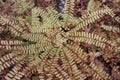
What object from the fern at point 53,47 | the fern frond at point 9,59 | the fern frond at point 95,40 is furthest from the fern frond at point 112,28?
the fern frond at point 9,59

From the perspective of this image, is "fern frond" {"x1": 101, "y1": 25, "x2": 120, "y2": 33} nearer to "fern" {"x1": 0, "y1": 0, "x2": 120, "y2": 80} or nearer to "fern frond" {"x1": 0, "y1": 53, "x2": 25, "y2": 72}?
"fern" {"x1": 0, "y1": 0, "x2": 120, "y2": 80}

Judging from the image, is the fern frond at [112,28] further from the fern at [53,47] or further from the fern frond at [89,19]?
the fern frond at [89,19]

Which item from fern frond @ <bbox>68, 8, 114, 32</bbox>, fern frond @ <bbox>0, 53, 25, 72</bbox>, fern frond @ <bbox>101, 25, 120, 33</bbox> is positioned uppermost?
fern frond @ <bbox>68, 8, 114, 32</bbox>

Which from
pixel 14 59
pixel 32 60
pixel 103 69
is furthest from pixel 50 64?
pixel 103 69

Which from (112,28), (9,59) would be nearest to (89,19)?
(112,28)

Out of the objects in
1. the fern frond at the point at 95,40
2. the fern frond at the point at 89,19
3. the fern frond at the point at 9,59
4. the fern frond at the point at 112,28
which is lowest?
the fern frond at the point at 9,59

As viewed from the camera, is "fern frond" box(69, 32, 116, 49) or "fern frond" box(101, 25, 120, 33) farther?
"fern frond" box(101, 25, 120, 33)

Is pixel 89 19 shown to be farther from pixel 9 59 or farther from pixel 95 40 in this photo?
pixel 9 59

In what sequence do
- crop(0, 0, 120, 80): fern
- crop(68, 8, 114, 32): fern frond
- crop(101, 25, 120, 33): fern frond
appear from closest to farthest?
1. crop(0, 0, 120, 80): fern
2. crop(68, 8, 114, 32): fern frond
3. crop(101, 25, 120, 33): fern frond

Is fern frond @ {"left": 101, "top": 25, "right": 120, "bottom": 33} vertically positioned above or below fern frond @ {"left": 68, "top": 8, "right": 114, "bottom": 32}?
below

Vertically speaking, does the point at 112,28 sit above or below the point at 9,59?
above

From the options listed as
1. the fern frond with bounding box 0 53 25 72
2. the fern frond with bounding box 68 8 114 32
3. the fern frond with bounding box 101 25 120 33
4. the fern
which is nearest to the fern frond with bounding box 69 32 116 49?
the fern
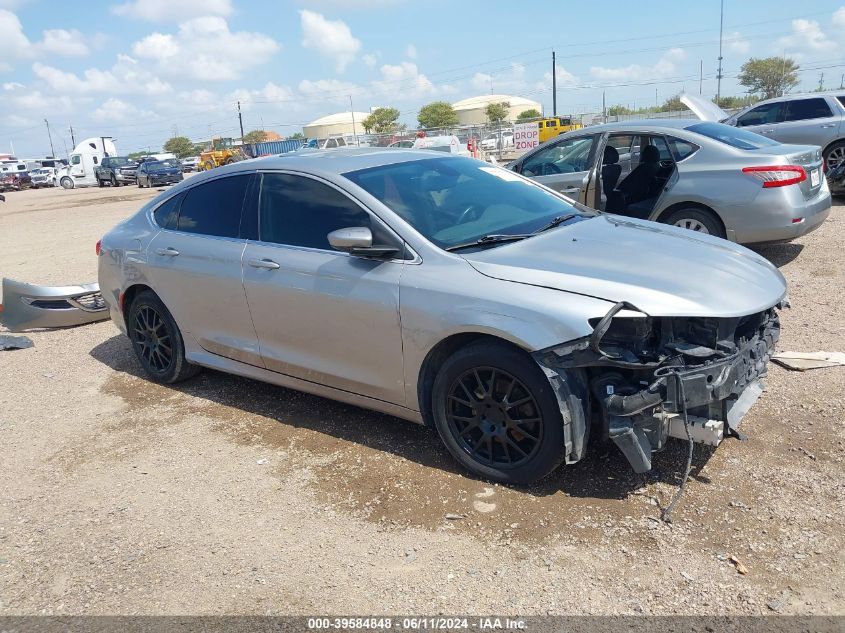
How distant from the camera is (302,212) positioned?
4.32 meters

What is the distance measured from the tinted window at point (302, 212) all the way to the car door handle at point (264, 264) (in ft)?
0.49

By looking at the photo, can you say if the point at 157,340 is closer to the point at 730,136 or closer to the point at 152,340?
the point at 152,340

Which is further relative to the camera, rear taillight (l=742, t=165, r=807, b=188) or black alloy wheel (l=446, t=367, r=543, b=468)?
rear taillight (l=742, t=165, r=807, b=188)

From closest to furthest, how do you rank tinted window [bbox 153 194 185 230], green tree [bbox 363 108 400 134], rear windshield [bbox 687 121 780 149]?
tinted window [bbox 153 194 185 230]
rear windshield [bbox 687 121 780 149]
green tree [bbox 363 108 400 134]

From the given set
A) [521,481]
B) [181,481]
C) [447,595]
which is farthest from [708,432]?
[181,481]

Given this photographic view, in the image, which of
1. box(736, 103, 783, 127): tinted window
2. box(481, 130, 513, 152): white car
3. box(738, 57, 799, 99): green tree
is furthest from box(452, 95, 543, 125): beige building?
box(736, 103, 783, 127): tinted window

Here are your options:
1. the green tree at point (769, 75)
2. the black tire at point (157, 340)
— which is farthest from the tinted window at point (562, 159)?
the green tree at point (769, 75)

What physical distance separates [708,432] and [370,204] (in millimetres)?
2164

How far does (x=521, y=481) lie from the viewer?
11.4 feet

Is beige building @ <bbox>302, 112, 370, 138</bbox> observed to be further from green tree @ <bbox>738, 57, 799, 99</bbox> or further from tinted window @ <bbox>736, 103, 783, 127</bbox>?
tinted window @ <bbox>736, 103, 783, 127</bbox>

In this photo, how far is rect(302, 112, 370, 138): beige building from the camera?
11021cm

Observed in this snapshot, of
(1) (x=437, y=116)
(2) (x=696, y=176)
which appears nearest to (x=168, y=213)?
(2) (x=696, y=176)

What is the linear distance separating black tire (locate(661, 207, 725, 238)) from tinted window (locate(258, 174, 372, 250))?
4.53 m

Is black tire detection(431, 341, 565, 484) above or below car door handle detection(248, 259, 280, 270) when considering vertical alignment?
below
######
■ GIVEN INSTRUCTION ■
Extract every line from the one containing "From the given set" to the end of the entries, including both of those lines, exactly as given and with nothing added.

■ FINAL RESULT ■
From the given set
A) [521,481]
B) [181,481]
C) [447,595]
which is farthest from [708,432]?
[181,481]

Given this photographic view, in the image, which of
1. box(736, 103, 783, 127): tinted window
2. box(481, 130, 513, 152): white car
3. box(738, 57, 799, 99): green tree
is furthest from box(452, 95, 543, 125): beige building?
box(736, 103, 783, 127): tinted window

Here are your options:
1. the green tree at point (769, 75)
2. the black tire at point (157, 340)
— which is farthest from the tinted window at point (562, 159)?
the green tree at point (769, 75)

What physical distance separates [708,432] and [370,204] (in millimetres)?
2164

How far does (x=521, y=481) lie from the viewer?
11.4 feet

Is beige building @ <bbox>302, 112, 370, 138</bbox> observed to be further from green tree @ <bbox>738, 57, 799, 99</bbox> or further from tinted window @ <bbox>736, 103, 783, 127</bbox>?
tinted window @ <bbox>736, 103, 783, 127</bbox>

In this photo, how far is rect(302, 112, 370, 138): beige building from the camera?
11021cm

Observed in this snapshot, of
(1) (x=437, y=116)
(2) (x=696, y=176)
which appears nearest to (x=168, y=213)?
(2) (x=696, y=176)

What is the linear distance separating black tire (locate(661, 207, 725, 238)) from tinted window (locate(258, 174, 372, 250))?
4.53 m

Is black tire detection(431, 341, 565, 484) above or below car door handle detection(248, 259, 280, 270) when considering vertical alignment?
below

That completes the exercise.